* _Document segment_
::::::::

Home Economy The Covid-19 (coronavirus) pandemic is leading sub-Saharan Africa into its first recession in 25 years
Growth in sub-Saharan Africa has been severely affected by the coronavirus pandemic and is expected to shrink sharply between 2019 and 2020, from 2.4 percent to -5.1 percent, plunging the region into its first recession in more than 25 years, according to the latest edition of Africa’s Pulse, the World Bank’s biannual report on Africa’s economic situation.
“The Covid-19 pandemic is challenging the limits of the world’ s companies and economies, and is likely to deal a particularly severe blow to African countries,” says Hafez Ghanem, World Bank Vice President for Africa. “We are raising maximum resources to help countries meet the immediate and life-saving medical needs of their people. That is why we are calling on official bilateral creditors for a debt service moratorium that would free up much-needed cash to strengthen health services to deal with COVID-19 and save lives, fund social safety nets to preserve livelihoods, help workers who have lost their jobs, support small and medium enterprises, and ensure food security.”

::::::::

* _Available data_
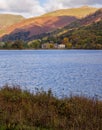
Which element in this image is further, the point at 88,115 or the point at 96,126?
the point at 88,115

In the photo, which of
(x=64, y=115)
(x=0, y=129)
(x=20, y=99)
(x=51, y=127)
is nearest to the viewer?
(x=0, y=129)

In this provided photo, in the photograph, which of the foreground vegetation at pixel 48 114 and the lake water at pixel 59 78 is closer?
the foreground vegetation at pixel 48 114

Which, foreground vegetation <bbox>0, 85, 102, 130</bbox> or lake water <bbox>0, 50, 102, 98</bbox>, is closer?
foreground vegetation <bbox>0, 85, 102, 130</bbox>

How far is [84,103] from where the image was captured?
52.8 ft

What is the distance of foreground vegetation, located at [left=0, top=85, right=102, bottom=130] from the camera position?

::::::::

* _Directions_
[1] From the article on sub-Saharan Africa's recession, quote the part that opens with the words containing "Home Economy The" and closes with "Africa’s economic situation.".
[2] Condense the paragraph of the article on sub-Saharan Africa's recession that begins "Growth in sub-Saharan Africa has been severely affected" into a single shorter sentence that keeps its main facts.
The items were taken from a source separate from the article on sub-Saharan Africa's recession.

* _Per-task answers_
[1]
Home Economy The Covid-19 (coronavirus) pandemic is leading sub-Saharan Africa into its first recession in 25 years
Growth in sub-Saharan Africa has been severely affected by the coronavirus pandemic and is expected to shrink sharply between 2019 and 2020, from 2.4 percent to -5.1 percent, plunging the region into its first recession in more than 25 years, according to the latest edition of Africa’s Pulse, the World Bank’s biannual report on Africa’s economic situation.

[2] The World Bank's biannual Africa's Pulse report projects that the coronavirus pandemic will cut sub-Saharan Africa's growth from 2.4 percent in 2019 to -5.1 percent in 2020, pushing the region into its first recession in more than 25 years.